Indeed, the individual right to keep and bear arms for personal defense is based on exactly the same principle as civilian control of the military. One wonders if the ACLU would argue with that.

The Second Amendment, like most other articles in the Bill of Rights, was adopted from the English Bill of Rights of 1689 which, in turn, was based on centuries of English Common Law. English jurist Sir William Blackstone observed that the English Bill of Rights clearly meant that Englishmen possessed "the right of having and using arms for self-preservation and defense" and that "having arms suitable for their defense" was one of the five auxiliary rights people possessed "to protect and maintain inviolate the three great and primary rights," the first of which is "personal security."

Unfortunately for the English people, they have been persuaded by their own far-left government and insidious anti-gun activists to allow the English Bill of Rights to be, as they might say, **** upon. Today, the English do not have the right to keep and bear arms for self-preservation and defense. As a direct result, they live in a crime-ridden society that grows worse with each passing day.

The recent 2000 International Crime Victims Survey published by the Dutch Ministry of Justice, a highly respected and accurate measurement of the percentage of people by nation who are victims of violent crimes, ranked England far ahead of the United States (which ranked 8th), and second only to Australia (where English-style anti-gun laws are also in effect) as the most violent nation. A recently disarmed England now has twice as much violent crime as the United States.

The English Home Office, which cooperated in the survey, has refused to publish these findings in England. It's better not to remind the gullible subjects how empty were the promises of safety and security for which they so eagerly traded away their very real and priceless freedoms and responsibilities. The great Roman philosopher and senator, Cicero, immortalized armed self-defense as an "inalienable right" more than 2,000 years before the U.S. Constitution did so.

What this exercise asks:
**1)** List every phrase that the passage on the Second Amendment puts in quotation marks.
**2)** Transcribe the passage on the Second Amendment from "The recent 2000" to "the United States.".

Data section:
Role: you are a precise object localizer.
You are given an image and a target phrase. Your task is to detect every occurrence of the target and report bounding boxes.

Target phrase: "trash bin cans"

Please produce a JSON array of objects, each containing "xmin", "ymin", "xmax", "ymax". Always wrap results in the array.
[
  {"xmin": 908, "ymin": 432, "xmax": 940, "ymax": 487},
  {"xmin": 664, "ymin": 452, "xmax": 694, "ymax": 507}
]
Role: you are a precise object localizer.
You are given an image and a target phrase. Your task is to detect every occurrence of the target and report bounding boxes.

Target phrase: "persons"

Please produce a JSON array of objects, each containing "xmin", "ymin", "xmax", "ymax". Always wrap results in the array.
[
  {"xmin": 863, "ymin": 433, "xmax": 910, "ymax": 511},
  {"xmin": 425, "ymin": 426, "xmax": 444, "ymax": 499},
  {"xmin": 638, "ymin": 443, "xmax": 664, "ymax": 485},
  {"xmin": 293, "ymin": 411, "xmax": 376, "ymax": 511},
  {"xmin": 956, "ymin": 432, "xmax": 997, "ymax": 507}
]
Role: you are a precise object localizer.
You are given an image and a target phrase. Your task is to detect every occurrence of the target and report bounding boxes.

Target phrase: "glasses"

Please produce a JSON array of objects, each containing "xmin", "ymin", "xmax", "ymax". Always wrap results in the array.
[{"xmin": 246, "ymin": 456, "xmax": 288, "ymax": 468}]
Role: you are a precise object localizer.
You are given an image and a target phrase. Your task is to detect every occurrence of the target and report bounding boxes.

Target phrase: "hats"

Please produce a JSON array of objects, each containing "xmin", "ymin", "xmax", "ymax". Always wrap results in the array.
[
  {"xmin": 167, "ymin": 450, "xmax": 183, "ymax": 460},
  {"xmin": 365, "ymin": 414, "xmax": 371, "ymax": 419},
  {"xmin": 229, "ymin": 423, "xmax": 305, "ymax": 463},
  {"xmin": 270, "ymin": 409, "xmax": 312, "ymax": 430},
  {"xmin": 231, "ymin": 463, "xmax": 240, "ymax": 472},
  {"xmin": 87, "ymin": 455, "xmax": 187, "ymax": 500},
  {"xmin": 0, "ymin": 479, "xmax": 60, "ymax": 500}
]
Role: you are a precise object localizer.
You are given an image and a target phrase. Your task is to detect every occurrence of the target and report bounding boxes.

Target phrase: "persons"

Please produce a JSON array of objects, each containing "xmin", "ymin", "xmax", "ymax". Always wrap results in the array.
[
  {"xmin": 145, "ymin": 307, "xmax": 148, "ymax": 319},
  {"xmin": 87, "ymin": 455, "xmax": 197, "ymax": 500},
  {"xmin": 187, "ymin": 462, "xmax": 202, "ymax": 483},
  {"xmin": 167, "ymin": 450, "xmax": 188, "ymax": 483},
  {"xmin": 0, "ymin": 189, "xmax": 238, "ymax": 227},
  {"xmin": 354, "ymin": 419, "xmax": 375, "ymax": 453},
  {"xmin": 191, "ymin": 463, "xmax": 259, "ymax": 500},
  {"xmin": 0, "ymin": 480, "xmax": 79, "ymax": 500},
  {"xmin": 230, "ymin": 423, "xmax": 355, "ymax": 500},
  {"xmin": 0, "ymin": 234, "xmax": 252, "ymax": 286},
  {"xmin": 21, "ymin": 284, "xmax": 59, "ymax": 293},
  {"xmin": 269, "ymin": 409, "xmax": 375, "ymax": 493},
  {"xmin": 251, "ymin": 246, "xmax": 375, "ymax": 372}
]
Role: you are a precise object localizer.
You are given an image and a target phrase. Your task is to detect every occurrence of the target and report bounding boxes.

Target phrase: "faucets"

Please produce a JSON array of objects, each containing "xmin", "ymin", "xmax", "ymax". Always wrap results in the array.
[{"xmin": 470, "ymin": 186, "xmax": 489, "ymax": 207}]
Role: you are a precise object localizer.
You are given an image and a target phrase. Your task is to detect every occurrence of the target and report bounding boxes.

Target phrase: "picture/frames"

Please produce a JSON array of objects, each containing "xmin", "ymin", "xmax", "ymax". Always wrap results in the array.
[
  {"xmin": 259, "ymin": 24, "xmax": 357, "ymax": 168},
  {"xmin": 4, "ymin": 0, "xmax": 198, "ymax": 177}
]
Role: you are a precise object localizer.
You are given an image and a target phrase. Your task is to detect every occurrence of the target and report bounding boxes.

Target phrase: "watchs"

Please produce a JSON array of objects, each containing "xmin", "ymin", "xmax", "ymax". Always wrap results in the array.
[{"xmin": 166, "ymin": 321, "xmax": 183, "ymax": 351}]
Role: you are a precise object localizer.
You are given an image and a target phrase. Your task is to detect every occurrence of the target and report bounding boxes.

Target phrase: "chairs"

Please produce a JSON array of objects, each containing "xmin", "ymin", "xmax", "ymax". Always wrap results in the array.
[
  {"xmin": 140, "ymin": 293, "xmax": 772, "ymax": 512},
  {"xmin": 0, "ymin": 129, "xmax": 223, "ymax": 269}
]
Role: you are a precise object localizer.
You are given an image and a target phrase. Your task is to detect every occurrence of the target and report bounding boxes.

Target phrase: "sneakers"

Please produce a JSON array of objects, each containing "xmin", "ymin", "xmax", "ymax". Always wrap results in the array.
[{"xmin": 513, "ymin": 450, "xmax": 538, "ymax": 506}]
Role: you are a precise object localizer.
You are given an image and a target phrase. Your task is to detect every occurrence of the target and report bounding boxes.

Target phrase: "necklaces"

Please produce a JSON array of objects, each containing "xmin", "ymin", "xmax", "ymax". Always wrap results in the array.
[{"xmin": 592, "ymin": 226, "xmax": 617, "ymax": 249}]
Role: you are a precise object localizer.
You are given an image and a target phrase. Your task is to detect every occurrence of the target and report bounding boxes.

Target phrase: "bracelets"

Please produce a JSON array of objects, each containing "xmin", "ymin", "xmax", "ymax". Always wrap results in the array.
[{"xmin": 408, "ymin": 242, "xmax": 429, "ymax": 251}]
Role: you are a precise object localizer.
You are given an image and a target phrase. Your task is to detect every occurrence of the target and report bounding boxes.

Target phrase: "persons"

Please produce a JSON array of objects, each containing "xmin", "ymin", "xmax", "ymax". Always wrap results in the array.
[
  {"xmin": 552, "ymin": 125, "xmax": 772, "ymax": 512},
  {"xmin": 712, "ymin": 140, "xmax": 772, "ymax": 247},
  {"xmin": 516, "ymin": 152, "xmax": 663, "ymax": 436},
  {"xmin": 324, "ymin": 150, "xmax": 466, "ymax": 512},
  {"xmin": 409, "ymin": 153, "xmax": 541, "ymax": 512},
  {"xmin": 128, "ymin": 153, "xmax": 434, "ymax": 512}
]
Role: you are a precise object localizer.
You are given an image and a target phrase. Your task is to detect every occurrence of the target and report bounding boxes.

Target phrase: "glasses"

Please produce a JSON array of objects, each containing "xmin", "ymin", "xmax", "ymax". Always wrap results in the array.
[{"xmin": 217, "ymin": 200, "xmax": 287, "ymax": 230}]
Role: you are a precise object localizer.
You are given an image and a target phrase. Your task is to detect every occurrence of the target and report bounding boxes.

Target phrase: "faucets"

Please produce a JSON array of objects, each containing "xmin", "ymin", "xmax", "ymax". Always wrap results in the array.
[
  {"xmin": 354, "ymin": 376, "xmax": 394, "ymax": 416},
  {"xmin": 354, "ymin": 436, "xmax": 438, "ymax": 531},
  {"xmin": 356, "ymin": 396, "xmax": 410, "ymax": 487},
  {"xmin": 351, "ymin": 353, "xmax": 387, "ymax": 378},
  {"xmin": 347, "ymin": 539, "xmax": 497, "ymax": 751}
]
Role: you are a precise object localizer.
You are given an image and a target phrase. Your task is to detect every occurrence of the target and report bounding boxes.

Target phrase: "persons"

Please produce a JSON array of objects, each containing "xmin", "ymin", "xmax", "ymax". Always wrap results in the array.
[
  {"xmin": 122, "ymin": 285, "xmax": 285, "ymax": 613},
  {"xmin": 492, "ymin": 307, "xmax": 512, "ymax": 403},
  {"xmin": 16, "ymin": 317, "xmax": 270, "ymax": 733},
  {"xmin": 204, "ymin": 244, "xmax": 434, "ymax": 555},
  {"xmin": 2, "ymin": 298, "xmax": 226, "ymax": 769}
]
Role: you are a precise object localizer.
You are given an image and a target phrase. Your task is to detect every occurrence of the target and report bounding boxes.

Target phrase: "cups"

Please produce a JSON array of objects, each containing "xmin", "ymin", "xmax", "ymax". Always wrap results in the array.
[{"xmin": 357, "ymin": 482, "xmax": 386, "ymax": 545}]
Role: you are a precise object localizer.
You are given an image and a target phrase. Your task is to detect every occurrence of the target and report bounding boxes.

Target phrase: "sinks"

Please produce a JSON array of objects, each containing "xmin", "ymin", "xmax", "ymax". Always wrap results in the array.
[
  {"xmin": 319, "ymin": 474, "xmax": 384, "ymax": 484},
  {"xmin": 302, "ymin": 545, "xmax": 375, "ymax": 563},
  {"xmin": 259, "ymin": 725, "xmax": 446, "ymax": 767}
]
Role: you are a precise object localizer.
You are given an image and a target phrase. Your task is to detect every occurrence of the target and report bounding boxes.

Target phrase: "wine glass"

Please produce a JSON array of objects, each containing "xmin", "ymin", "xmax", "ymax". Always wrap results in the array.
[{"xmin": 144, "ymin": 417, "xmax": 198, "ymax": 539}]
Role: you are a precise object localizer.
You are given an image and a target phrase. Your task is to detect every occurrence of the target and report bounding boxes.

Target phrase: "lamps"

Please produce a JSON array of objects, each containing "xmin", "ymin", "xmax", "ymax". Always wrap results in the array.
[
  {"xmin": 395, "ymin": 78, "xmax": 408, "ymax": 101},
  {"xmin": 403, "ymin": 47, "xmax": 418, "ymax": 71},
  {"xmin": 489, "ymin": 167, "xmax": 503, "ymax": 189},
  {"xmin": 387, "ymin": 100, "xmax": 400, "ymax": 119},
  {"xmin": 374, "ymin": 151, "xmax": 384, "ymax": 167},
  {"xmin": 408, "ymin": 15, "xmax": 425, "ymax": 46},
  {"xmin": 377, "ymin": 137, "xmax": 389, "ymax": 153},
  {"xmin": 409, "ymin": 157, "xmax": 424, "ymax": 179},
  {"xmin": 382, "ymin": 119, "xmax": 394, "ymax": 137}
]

Answers to the exercise:
**1)**
- "the right of having and using arms for self-preservation and defense"
- "having arms suitable for their defense"
- "to protect and maintain inviolate the three great and primary rights"
- "personal security"
- "inalienable right"

**2)**
The recent 2000 International Crime Victims Survey published by the Dutch Ministry of Justice, a highly respected and accurate measurement of the percentage of people by nation who are victims of violent crimes, ranked England far ahead of the United States (which ranked 8th), and second only to Australia (where English-style anti-gun laws are also in effect) as the most violent nation. A recently disarmed England now has twice as much violent crime as the United States.